Since this incident was the original UFO sighting, I used to get many
inquiries about it from the press and at briefings. To get the true
and accurate story of what did happen to Kenneth Arnold on June 24,
1947, I had to go back through old newspaper files, official reports,
and talk to people who had worked on Project Sign. By cross-checking
these data and talking to people who had heard Arnold tell about his
UFO sighting soon after it happened, I finally came up with what I
believe is the accurate story.
Arnold had taken off from Chehalis, Washington, intending to fly to
Yakima, Washington. About 3:00P.M. he arrived in the vicinity of
Mount Rainier. There was a Marine Corps C-46 transport plane lost in
the Mount Rainier area, so Arnold decided to fly around awhile and
look for it. He was looking down at the ground when suddenly he
noticed a series of bright flashes off to his left. He looked for the
source of the flashes and saw a string of nine very bright disk-
shaped objects, which he estimated to be 45 to 50 feet in length.
They were traveling from north to south across the nose of his
airplane. They were flying in a reversed echelon (i.e., lead object
high with the rest stepped down), and as they flew along they weaved
in and out between the mountain peaks, once passing behind one of the
peaks. Each individual object had a skipping motion described by
Arnold as a "saucer skipping across water."

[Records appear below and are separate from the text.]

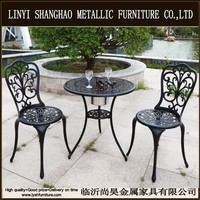 Outdoor Furniture For Garden And Courtyard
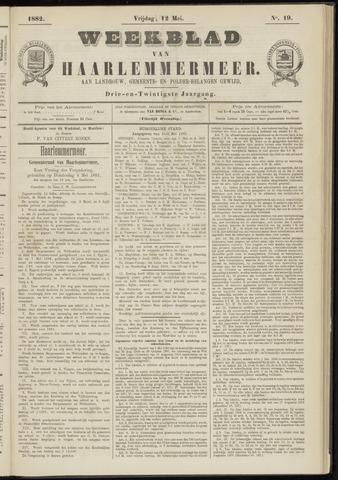Weekblad van Haarlemmermeer 1882-05-12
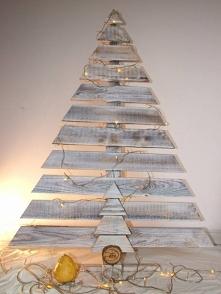Choinki  Kolor: bielone drewno Wysokości: 150cm,130cm, 100cm,70cm.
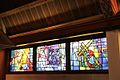Torshov kirke - Glassmosaikk.jpg
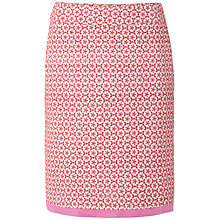 Buy White Stuff San Pedro Embroidered Skirt, Calypso Online at johnlewis.com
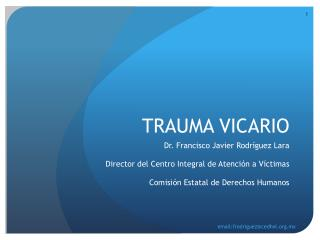 TRAUMA VICARIO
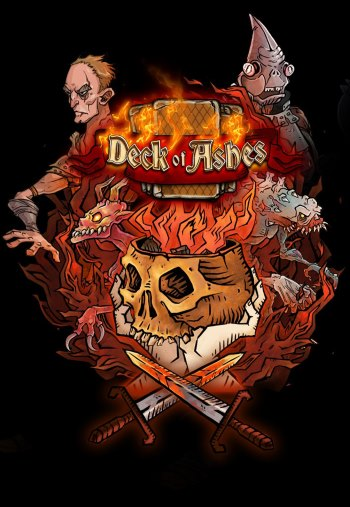 Deck of Ashes [Build 3729923]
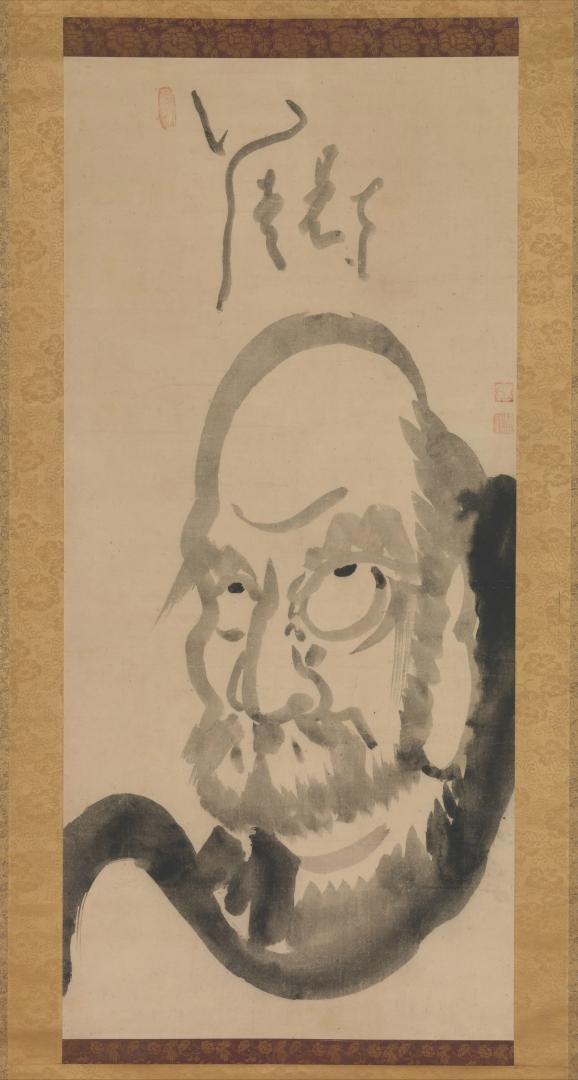 Бодхидхарма. Япония, сер. XVIII в.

During the time that the objects were in sight, Arnold had clocked
their speed. He had marked his position and their position on the map
and again noted the time. When he landed he sketched in the flight
path that the objects had flown and computed their speed, almost
1,700 miles per hour. He estimated that they had been 20 to 25 miles
away and had traveled 47 miles in 102 seconds.
I found that there was a lot of speculation on this report. Two
factions at ATIC had joined up behind two lines of reasoning. One
side said that Arnold had seen plain, everyday jet airplanes flying
in formation. This side's argument was based on the physical
limitations of the human eye, visual acuity, the eye's ability to see
a small, distant object. Tests, they showed, had proved that a person
with normal vision can't "see" an object that subtends an angle of
less than 0.2 second of arc. For example, a basketball can't be seen
at a distance of several miles but if you move the basketball closer
and closer, at some point you will be able to see it. At this point
the angle between the top and bottom of the ball and your eye will be
about 0.2 of a second of arc. This was applied to Arnold's sighting.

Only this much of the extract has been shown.